Uiagalelei has admitted being vocal isn’t the most natural thing for the soft-spoken signal caller to do, but the 6-foot-5, 247-pounder has done a lot of self-reflecting this season. One of the things he’s realized as a result of that, he said, is the need to improve his verbal leadership skills, particularly at a position that everyone else in the huddle is looking toward for guidance.
“I think as the season keeps going on, you kind of see where you need to grow,” he said. “Just keep growing, and you get a little more comfortable each and every game you play. I feel like that’s where it comes from.”
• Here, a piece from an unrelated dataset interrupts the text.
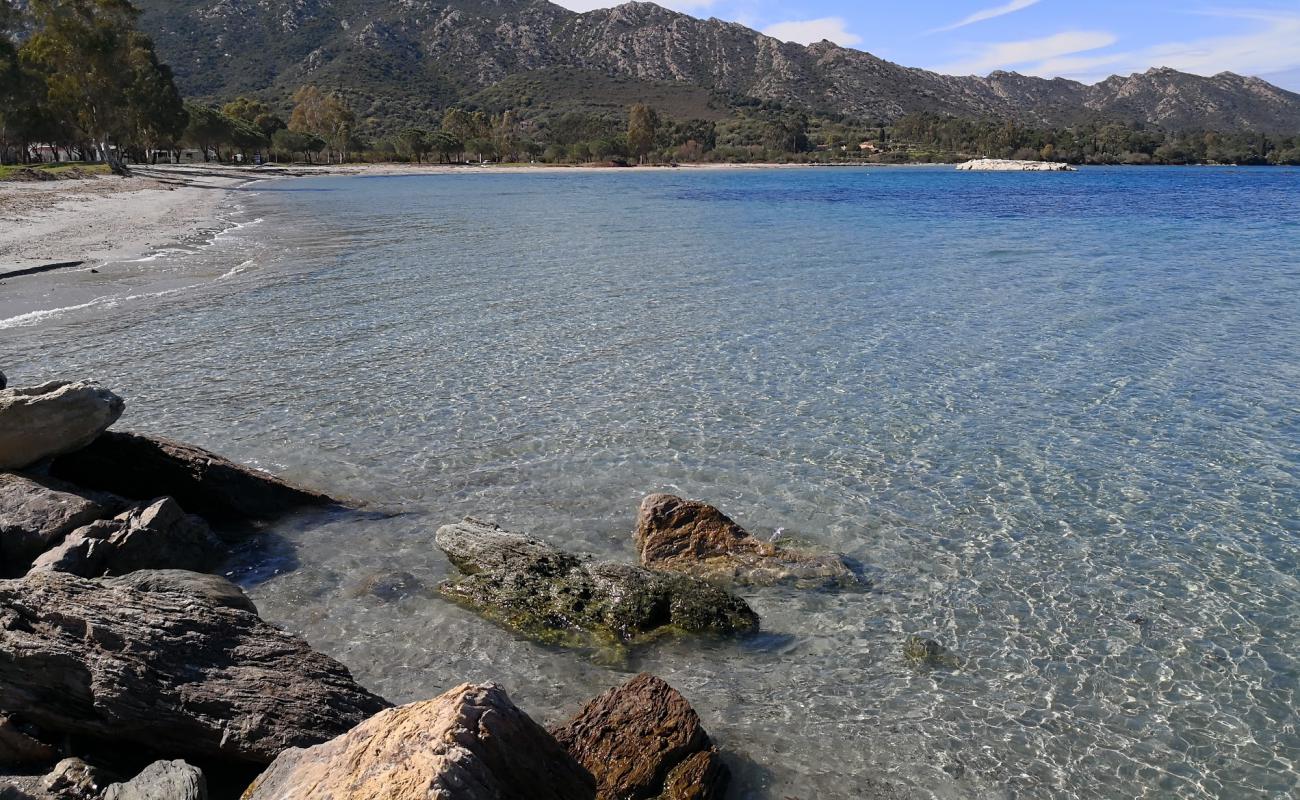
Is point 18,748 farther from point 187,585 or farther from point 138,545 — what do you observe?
point 138,545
Uiagalelei said he’s gotten to a point where he no longer keeps quiet if he feels the need to say something. Some of his teammates said they’ve also noticed that difference, and not just in games.
“All throughout (last) week,” running back Will Shipley said. “He really has taken that role, and he’s done a great job being vocal and keeping everybody’s energy up. To hear it from a guy like DJ, I think he’s just starting to grasp how much that really means to a football team and to an offense, to have that leadership from your quarterback.”
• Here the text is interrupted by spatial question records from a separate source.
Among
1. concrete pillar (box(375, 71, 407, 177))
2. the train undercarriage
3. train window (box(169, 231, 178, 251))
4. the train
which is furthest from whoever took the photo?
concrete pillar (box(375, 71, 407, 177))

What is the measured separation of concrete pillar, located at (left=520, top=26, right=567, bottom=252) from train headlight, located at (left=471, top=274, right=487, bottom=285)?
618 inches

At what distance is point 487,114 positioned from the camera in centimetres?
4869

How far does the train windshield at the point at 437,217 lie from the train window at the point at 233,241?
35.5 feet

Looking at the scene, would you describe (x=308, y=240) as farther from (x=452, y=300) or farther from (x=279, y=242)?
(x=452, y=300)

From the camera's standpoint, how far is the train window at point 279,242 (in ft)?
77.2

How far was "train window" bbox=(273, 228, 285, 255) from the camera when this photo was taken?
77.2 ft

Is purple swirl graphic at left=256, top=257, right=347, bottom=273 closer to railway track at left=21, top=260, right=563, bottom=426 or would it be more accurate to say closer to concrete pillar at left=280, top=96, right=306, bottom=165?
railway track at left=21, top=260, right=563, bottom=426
Uiagalelei saved some of his most impactful words for when Clemson got the ball back still trailing by three with less than 4 minutes left Saturday. The offense needed a few first downs to get into field-goal range and just 58 yards for a go-ahead touchdown, though with the way the group has performed for much of the season, neither was a given.
“All I said was we just need to be detailed, focused and just have fun out there,” Uiagalelei said. “Just play the game that we love. … Don’t stress too much. This is just football, man. Don’t make it bigger than it really is.”
Five plays later — after the assistance of a couple of 15-yard penalties on FSU — the Tigers were in the end zone on Shipley’s 21-yard touchdown run. Shipley said his quarterback’s words mattered.
“I think it’s a huge reason why we got in the end zone,” Shipley said.
Slowly but surely, Uiagalelei is coming out of his reserved shell.